ТЕКСТ ДОКУМЕНТА:
----

На берегу реки Угры, верстах в семи-восьми от Глотовки, расположилась большая деревня под названием Береговая. Вероятно, в конце июня в Береговой от удара молнии загорелась и дотла сгорела крестьянская хата со всеми надворными постройками, примыкавшими к ней. Впрочем, ничего удивительного в этом не было: пожары от молнии случались довольно часто.
Назавтра никакой грозы не было. Погода стояла ясная, солнечная, жаркая. И все же примерно в полдень внезапно вспыхнул и тоже сгорел до основания двор, стоявший по соседству с тем, что сгорел накануне от грозы. Но и это могло быть случайностью: мало ли как мог попасть огонь в сухую, как порох, солому, а там уж ничего не сделаешь…
Однако на третий день — и тоже примерно в полдень — в Береговой загорелся третий дом. А дальше — и пошло и пошло…
Ежедневно около двенадцати часов я выходил на улицу и смотрел в ту сторону, где находится деревня Береговая. И передо мною на фоне ясного неба неизменно возникал столб густого дыма: Береговая горела опять и опять. Впрочем, иной день проходил без пожара. Но уж зато на следующий день столб дыма возникал обязательно.
— Опять горит, — только и могли сказать удивленные люди.
А в Береговой началась настоящая паника. Никто не знал, что делать, что предпринять, как обнаружить поджигателя, где искать его. А в том, что деревню кто-то поджигает, уже никто не сомневался.
Начались самые горячие полевые работы, но жители Береговой боялись выходить в поле: уйдешь, а в это время твой дом и загорится. Поэтому в поле выходили не все: каждая семья непременно оставляла кого-нибудь в деревне сторожить свою хату.
В Береговую переселилось и волостное начальство — старшина, урядник и несколько стражников. Они, как и местные жители, все время проводили на улице. Каждому хотелось раньше других заприметить преступника, схватить его за руку на месте преступления и показать всем остальным: вот он, смотрите! Но обнаружить преступника не удавалось.
Особенно старались дети. Их было много, и казалось, что от детских зорких глаз ничто и никто не ускользнет. Но и у детей ничего не получалось: преступник был неуловим. А между тем в положенный час пожары продолжали вспыхивать то в одном месте, то в другом…
Только в конце лета, когда в Береговой осталось лишь два или три несгоревших двора, преступника наконец обнаружили. И каково же было удивление жителей Береговой, когда они узнали, что их деревню постепенно жгла и сожгла шестилетняя девочка!

----

ДАННЫЕ ЗАДАНИЯ:
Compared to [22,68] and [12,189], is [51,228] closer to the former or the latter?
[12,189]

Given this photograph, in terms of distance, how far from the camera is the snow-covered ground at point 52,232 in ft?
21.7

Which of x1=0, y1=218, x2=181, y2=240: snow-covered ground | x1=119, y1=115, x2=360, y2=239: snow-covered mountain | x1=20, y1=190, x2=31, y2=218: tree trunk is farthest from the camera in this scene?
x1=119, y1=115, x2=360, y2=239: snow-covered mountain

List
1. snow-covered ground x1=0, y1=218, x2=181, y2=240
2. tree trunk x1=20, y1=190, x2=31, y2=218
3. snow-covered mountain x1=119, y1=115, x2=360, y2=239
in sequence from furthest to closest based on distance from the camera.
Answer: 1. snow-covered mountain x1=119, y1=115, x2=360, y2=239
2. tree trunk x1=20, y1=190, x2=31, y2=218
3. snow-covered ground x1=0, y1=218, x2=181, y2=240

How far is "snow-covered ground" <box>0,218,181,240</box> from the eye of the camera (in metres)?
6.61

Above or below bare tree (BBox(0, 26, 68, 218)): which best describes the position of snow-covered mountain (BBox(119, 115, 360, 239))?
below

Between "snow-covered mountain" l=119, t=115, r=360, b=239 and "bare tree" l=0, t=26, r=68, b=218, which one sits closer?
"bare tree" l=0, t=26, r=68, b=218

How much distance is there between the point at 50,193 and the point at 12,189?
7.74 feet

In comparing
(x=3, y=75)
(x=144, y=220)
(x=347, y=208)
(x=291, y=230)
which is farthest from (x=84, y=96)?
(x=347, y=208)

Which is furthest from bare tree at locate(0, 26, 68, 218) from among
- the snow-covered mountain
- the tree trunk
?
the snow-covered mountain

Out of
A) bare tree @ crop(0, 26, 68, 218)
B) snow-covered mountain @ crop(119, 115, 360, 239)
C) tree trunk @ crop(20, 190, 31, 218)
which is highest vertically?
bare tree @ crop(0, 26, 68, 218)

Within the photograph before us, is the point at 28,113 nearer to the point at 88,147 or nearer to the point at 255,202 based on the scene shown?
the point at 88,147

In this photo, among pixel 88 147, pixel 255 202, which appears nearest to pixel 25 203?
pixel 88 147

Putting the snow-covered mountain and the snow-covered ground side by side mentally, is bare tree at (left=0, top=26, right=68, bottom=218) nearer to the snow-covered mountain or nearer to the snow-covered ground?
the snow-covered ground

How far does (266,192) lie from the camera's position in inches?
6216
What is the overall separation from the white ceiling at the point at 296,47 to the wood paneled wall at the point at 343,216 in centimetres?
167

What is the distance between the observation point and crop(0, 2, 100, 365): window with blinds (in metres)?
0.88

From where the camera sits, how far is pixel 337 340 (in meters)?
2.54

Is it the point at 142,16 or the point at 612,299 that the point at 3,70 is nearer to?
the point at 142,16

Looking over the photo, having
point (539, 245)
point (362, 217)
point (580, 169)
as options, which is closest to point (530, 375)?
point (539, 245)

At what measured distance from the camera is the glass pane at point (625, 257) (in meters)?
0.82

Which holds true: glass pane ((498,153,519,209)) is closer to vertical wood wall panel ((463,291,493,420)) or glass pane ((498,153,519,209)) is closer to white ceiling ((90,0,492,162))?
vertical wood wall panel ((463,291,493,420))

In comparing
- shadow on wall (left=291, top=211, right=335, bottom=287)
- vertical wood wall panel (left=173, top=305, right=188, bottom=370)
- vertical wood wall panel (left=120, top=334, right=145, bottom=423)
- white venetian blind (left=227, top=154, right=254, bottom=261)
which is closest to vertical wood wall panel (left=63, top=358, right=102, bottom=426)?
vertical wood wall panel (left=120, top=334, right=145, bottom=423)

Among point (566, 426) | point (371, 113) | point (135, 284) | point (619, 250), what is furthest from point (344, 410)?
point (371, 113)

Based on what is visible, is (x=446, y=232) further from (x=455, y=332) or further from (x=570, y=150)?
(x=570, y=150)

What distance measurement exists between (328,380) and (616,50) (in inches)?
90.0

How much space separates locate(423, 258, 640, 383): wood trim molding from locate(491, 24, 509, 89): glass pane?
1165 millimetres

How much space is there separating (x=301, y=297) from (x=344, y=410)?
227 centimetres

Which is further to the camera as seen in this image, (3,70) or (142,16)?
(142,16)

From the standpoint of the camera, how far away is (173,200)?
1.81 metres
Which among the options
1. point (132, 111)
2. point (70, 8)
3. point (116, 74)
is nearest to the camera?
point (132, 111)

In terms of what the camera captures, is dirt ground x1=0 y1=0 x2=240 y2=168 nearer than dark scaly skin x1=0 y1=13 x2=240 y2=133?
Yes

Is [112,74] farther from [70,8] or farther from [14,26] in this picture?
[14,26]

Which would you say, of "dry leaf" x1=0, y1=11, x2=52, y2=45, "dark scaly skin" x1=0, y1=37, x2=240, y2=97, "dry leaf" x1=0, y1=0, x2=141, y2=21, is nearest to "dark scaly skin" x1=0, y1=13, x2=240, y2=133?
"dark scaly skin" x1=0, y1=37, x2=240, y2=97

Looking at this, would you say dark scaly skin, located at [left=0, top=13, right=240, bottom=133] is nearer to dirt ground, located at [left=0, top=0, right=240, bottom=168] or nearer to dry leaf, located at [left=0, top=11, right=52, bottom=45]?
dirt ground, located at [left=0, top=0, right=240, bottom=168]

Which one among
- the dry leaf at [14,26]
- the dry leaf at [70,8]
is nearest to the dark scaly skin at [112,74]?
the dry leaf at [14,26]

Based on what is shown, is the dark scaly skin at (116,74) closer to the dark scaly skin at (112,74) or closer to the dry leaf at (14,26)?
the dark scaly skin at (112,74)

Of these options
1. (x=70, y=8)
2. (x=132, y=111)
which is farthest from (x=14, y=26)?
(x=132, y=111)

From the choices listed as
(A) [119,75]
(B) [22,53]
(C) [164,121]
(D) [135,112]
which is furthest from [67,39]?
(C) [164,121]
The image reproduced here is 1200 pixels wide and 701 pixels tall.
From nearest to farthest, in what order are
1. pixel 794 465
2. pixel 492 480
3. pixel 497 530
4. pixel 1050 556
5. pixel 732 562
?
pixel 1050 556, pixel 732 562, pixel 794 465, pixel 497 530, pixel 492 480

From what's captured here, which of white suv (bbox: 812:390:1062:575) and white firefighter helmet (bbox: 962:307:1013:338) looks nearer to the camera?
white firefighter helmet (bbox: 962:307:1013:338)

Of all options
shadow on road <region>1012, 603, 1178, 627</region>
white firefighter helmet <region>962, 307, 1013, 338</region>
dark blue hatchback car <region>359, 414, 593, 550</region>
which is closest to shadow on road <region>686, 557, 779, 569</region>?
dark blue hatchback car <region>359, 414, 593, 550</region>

----

ЧТО ТРЕБУЕТСЯ:
На берегу какой реки стоит деревня Береговая, согласно тексту о пожарах? Записи никак не связаны с текстом.

РЕШЕНИЕ ЗАДАНИЯ:
На берегу реки Угры.